Citations with identifiers in Wikipedia
Datasets usually provide raw data for analysis. This raw data often comes in spreadsheet form, but can be any collection of data, on which analysis can be performed.
This dataset includes a list of citations with identifiers extracted from the most recent version of Wikipedia across all language editions. The data was parsed from the Wikipedia content dumps published on March 1, 2018.
All files included in this datasets are released under CC0: https://creativecommons.org/publicdomain/zero/1.0/
Previous versions of this dataset ("Scholarly citations in Wikipedia") were limited to the English language edition. The current version includes one dataset for each of the 298 languages editions that Wikipedia supports as of March 2018. Projects are identified by their ISO 639-1/639-2 language code, per https://meta.wikimedia.org/wiki/List_of_Wikipedias.
• PubMed IDs (pmid) and PubMedCentral IDs (pmcid).
• Digital Object Identifiers (doi)
• International Standard Book Number (isbn)
• ArXiv Ids (arxiv)
Each row in the dataset represents a citation as a (Wikipedia article, cited source) pair. Metadata about when the citation was first added is included.
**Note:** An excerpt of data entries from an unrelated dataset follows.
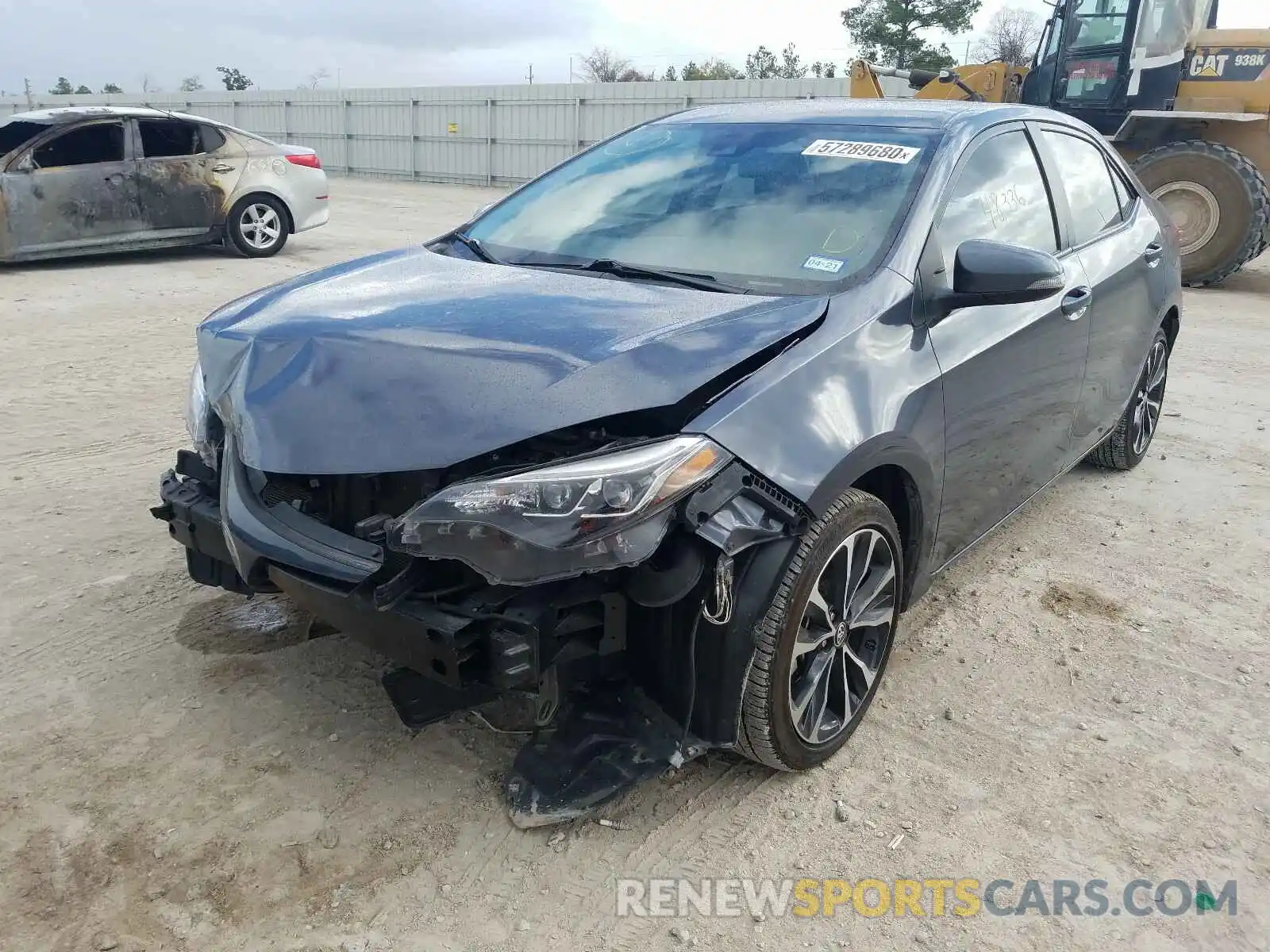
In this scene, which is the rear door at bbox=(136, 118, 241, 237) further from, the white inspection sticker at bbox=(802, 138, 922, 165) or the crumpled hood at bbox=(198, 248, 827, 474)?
the white inspection sticker at bbox=(802, 138, 922, 165)

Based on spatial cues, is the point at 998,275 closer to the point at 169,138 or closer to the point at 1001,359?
the point at 1001,359

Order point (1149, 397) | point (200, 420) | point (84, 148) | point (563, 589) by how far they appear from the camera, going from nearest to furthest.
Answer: point (563, 589) → point (200, 420) → point (1149, 397) → point (84, 148)

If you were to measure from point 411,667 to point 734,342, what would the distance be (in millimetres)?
1054

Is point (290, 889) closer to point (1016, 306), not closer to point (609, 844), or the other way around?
point (609, 844)

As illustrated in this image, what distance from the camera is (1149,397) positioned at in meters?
5.14

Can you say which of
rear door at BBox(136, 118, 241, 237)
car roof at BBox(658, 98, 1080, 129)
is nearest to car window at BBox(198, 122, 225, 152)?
rear door at BBox(136, 118, 241, 237)

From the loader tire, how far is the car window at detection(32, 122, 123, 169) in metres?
10.4

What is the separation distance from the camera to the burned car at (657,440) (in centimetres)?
218

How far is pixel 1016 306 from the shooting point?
3.32m

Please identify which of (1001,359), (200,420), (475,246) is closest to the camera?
(200,420)

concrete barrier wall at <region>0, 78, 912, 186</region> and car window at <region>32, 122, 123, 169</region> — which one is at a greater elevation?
concrete barrier wall at <region>0, 78, 912, 186</region>

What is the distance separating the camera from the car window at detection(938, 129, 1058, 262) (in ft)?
10.3

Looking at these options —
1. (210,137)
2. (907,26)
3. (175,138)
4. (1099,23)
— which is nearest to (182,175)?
(175,138)

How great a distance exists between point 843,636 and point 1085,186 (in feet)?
8.27
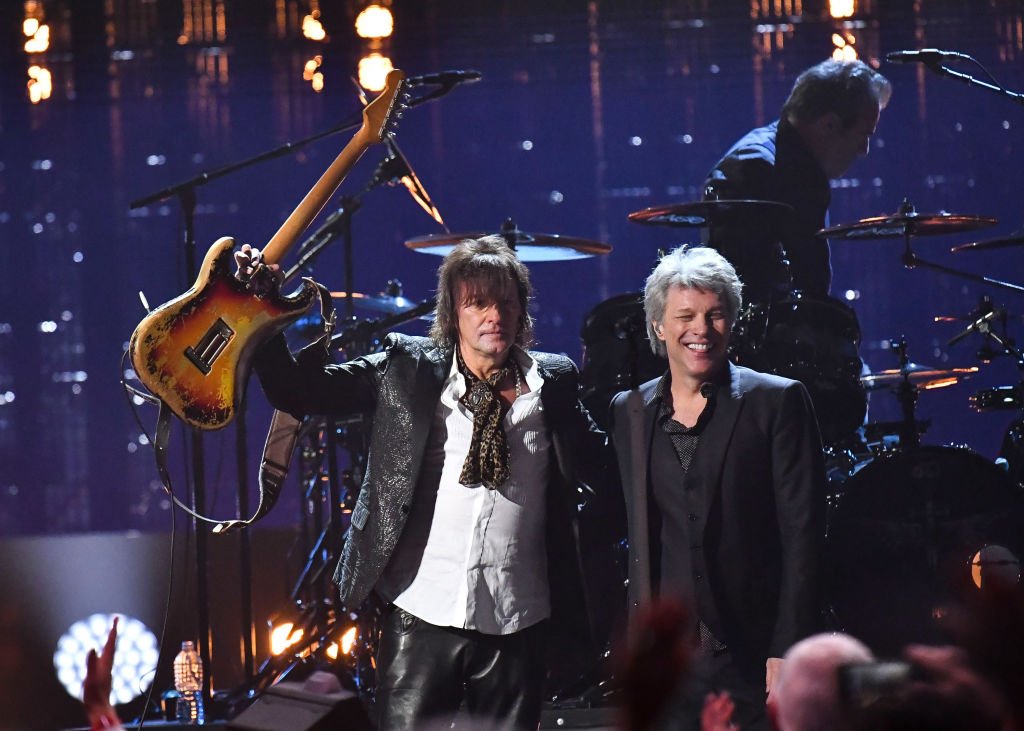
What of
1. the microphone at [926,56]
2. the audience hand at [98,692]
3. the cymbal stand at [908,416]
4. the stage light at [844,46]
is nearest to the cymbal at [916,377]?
the cymbal stand at [908,416]

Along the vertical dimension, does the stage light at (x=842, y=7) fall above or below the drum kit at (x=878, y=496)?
above

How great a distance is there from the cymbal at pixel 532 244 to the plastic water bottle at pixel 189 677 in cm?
220

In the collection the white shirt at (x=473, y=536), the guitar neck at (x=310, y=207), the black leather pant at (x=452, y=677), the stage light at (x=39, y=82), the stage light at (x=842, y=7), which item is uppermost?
the stage light at (x=842, y=7)

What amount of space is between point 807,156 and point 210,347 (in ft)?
12.5

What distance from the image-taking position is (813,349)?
5.37 metres

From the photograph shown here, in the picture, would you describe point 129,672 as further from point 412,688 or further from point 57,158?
point 412,688

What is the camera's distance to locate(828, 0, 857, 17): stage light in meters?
7.66

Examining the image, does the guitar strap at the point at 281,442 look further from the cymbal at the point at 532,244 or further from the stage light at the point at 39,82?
the stage light at the point at 39,82

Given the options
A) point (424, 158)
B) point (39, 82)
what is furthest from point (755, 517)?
point (39, 82)

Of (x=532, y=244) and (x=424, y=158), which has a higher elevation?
(x=424, y=158)

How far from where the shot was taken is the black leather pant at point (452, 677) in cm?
311

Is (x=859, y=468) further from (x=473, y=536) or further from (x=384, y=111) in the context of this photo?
(x=384, y=111)

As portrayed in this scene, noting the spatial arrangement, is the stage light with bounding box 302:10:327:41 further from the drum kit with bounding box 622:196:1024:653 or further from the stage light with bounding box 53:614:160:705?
the stage light with bounding box 53:614:160:705

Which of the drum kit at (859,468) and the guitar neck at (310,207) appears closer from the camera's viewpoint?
the guitar neck at (310,207)
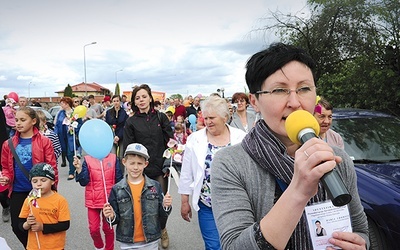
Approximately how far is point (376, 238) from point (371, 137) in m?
1.69

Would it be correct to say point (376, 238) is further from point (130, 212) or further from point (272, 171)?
point (272, 171)

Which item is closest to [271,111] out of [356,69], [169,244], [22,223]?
[22,223]

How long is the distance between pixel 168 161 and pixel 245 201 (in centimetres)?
342

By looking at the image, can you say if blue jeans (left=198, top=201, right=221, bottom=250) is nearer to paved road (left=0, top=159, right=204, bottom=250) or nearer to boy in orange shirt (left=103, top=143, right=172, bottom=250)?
boy in orange shirt (left=103, top=143, right=172, bottom=250)

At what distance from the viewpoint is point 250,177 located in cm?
133

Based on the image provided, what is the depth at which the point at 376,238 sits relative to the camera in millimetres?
3568

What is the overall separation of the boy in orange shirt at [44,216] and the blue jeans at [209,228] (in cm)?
140

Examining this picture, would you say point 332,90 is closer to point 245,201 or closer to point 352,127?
point 352,127

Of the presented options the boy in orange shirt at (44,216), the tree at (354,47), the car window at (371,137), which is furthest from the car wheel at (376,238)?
the tree at (354,47)

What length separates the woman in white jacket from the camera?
337 centimetres

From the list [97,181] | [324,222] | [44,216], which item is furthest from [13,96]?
[324,222]

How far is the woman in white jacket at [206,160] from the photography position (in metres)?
3.37

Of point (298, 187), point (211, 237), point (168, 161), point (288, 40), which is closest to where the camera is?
point (298, 187)

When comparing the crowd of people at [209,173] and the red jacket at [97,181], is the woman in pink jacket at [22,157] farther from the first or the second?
the red jacket at [97,181]
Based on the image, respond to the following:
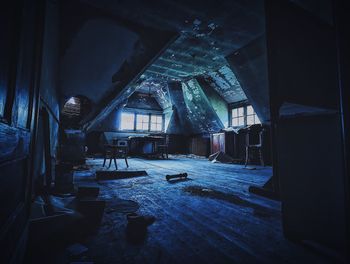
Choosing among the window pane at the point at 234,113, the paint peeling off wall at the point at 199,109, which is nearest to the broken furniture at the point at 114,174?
the paint peeling off wall at the point at 199,109

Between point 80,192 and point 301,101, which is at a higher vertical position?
point 301,101

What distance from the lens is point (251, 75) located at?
6.64m

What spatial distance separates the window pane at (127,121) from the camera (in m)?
13.6

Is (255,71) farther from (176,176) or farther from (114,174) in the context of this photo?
(114,174)

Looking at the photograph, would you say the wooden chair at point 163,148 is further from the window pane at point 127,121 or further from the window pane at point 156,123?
the window pane at point 127,121

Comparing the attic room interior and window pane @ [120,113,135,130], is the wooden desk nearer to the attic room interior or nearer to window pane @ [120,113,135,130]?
window pane @ [120,113,135,130]

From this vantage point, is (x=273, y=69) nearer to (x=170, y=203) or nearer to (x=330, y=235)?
(x=330, y=235)

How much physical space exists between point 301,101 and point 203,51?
5985mm

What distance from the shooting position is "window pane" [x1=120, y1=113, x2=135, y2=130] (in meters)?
13.6

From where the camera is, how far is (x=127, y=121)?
1380 centimetres

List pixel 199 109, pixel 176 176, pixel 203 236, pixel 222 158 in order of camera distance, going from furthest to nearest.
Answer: pixel 199 109 < pixel 222 158 < pixel 176 176 < pixel 203 236

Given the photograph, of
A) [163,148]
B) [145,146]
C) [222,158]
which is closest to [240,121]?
[222,158]

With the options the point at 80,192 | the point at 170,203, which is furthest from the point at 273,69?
the point at 80,192

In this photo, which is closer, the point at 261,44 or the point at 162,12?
the point at 162,12
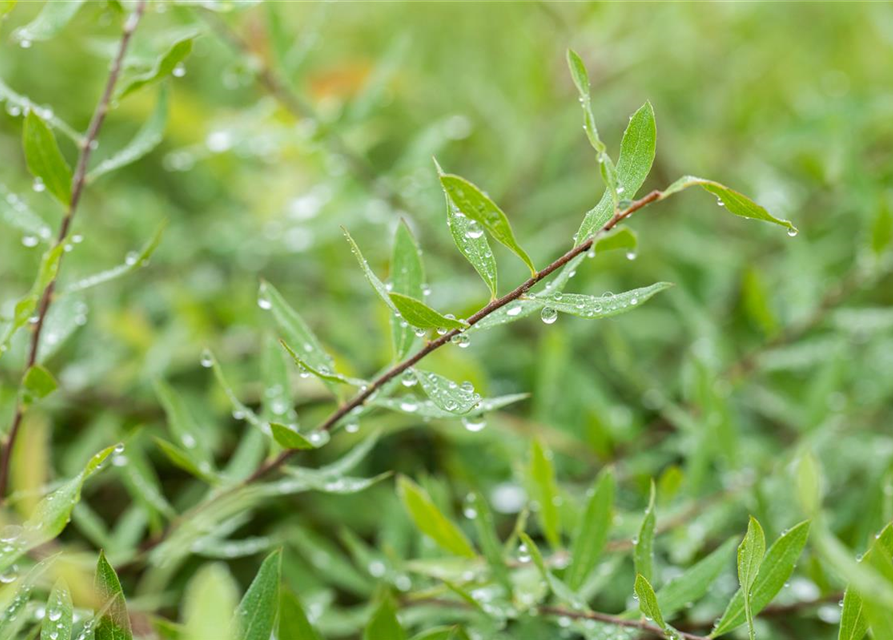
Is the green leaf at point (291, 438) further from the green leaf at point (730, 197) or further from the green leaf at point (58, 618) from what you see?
the green leaf at point (730, 197)

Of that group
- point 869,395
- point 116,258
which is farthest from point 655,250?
point 116,258

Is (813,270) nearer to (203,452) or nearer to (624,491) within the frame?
(624,491)

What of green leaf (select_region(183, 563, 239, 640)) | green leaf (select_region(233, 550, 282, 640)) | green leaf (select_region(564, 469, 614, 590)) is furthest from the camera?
green leaf (select_region(564, 469, 614, 590))

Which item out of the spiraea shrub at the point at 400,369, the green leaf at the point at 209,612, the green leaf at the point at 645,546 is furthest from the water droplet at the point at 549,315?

• page_id -- The identifier of the Wikipedia article (int), e.g. 1325125
• page_title -- The title of the Wikipedia article (utf-8), e.g. Club cell
• rev_id -- The Wikipedia revision where the citation was first added (int), e.g. 282470030
• timestamp -- The timestamp of the revision where the citation was first added. (ISO 8601 datetime), e.g. 2009-04-08T01:52:20Z
• type -- The type of identifier, e.g. pmid
• id -- The id of the cited source (utf-8), e.g. 18179694
https://github.com/halfak/Extract-scholarly-article-citations-from-Wikipedia (MIT Licensed)
A copy of this dataset is also available at https://analytics.wikimedia.org/datasets/archive/public-datasets/all/mwrefs/
Citation identifers are extracted as-is from Wikipedia article content. Our spot-checking suggests that 98% of identifiers resolve.